▶ Data section
* * * * * * * * *
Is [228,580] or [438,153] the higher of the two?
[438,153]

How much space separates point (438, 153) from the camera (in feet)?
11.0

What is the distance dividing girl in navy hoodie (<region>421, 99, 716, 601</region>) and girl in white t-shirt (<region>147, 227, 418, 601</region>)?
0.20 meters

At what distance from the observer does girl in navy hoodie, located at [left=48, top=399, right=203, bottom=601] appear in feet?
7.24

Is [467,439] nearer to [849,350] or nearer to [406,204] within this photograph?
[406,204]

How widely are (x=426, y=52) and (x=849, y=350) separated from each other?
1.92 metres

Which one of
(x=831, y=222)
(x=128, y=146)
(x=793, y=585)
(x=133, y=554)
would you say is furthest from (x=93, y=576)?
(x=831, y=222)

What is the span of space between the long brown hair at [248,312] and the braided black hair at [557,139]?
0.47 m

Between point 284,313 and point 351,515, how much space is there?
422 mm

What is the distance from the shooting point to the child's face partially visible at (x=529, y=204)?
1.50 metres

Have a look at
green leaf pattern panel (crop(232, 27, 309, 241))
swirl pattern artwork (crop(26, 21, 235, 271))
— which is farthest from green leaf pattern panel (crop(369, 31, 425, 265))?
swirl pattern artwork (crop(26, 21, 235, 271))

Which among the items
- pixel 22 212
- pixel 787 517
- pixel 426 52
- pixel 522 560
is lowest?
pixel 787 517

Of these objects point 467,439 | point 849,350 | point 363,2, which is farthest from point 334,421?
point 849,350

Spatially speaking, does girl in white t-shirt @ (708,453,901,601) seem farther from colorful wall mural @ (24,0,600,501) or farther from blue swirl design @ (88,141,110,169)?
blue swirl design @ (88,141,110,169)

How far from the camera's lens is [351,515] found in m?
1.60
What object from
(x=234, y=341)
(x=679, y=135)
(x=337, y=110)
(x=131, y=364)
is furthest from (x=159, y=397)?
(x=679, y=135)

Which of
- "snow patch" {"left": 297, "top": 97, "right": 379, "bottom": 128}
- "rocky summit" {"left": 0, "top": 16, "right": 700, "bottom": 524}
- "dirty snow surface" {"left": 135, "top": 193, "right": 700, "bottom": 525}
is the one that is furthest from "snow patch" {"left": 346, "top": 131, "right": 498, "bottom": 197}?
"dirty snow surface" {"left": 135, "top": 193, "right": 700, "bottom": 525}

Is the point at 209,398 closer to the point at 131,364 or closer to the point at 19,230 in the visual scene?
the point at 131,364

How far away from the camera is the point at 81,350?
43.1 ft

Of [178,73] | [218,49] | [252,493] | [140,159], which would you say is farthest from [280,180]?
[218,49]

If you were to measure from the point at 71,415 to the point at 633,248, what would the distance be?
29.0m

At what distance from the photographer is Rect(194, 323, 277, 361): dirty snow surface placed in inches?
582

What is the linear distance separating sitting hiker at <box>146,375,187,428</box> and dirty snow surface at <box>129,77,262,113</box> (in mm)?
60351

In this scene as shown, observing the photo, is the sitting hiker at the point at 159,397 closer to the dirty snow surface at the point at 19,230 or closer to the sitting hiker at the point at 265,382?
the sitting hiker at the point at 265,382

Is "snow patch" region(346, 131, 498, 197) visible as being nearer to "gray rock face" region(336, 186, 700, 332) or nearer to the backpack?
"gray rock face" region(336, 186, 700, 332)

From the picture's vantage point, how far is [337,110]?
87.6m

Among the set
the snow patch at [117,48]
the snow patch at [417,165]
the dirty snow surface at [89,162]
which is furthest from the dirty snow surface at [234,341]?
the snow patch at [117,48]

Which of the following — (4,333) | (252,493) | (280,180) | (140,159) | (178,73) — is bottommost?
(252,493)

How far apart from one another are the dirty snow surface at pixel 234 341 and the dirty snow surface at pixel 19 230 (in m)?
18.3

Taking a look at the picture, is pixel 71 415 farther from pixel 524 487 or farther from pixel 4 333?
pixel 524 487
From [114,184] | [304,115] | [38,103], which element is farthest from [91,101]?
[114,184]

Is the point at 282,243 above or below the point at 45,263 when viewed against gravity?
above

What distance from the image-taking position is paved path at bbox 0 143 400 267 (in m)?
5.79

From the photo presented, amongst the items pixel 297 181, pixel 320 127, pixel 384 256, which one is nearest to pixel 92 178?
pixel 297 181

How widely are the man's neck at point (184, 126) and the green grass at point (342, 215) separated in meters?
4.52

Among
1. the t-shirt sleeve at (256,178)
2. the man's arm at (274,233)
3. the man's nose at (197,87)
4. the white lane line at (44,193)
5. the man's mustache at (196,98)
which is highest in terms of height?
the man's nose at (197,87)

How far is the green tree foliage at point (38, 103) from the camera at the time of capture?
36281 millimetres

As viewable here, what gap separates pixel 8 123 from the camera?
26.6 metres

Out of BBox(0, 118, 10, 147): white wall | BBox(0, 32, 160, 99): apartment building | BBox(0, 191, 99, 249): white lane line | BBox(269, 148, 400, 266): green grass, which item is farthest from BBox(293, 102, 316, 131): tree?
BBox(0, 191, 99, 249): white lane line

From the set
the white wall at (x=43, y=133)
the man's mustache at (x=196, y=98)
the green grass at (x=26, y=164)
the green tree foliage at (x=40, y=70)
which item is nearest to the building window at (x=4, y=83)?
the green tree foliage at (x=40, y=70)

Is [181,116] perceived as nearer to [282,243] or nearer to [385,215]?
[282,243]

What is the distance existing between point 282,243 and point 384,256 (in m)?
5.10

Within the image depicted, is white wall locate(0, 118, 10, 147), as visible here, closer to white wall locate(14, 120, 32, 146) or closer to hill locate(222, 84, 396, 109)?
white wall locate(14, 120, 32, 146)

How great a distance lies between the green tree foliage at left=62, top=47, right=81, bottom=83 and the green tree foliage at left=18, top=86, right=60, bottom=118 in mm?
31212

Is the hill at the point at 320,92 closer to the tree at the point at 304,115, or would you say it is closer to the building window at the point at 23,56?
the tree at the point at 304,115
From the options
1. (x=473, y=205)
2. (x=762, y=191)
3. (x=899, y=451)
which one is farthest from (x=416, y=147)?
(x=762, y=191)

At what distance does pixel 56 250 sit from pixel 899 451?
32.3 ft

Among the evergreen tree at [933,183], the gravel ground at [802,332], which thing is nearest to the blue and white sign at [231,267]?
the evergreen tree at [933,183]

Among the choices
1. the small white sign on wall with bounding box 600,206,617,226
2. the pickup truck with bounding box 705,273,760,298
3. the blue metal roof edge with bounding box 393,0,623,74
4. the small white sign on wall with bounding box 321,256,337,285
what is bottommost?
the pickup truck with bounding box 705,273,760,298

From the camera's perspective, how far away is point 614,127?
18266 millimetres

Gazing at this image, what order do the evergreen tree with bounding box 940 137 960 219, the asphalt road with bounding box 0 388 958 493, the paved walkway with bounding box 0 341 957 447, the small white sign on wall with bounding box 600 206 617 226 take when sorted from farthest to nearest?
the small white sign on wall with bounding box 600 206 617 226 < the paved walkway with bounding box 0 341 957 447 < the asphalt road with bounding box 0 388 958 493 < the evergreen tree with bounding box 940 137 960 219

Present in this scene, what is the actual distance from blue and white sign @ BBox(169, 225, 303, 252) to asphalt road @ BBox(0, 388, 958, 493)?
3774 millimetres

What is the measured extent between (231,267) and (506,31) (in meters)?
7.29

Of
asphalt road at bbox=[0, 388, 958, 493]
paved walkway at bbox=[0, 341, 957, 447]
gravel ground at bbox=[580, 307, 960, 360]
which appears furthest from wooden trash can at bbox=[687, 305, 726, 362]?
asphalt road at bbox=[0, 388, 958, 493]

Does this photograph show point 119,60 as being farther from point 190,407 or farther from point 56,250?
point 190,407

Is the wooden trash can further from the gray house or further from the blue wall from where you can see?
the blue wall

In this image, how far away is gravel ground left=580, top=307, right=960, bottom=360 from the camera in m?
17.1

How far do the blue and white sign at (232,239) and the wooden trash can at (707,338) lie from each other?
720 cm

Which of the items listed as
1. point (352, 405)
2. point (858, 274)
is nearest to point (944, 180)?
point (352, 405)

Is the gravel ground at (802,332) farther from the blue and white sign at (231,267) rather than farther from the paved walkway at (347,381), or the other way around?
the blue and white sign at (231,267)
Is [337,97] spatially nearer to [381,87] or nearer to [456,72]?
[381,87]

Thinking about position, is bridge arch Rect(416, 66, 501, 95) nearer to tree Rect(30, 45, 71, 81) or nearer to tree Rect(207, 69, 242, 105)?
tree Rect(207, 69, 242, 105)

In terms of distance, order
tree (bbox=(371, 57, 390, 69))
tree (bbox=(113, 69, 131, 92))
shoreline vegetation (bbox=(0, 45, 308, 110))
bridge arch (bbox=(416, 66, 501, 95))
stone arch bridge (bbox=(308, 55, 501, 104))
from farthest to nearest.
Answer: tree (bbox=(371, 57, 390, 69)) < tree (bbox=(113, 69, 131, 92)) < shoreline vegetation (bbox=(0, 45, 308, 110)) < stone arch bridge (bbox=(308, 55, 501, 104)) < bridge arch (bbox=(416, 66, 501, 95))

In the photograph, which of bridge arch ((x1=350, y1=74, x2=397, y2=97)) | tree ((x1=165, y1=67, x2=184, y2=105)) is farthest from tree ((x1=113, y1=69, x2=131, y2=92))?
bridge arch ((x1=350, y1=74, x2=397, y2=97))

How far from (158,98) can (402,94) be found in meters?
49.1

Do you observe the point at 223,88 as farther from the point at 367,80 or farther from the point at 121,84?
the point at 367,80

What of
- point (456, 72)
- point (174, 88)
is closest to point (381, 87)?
* * * * * * * * *
Can you recast the lines of the records starting at the one containing "From the camera's perspective, how" and ending at the one containing "18266 millimetres" as a JSON list of strings, one per line, with blank lines left out?

[
  "From the camera's perspective, how far away is point 614,127?",
  "18266 millimetres"
]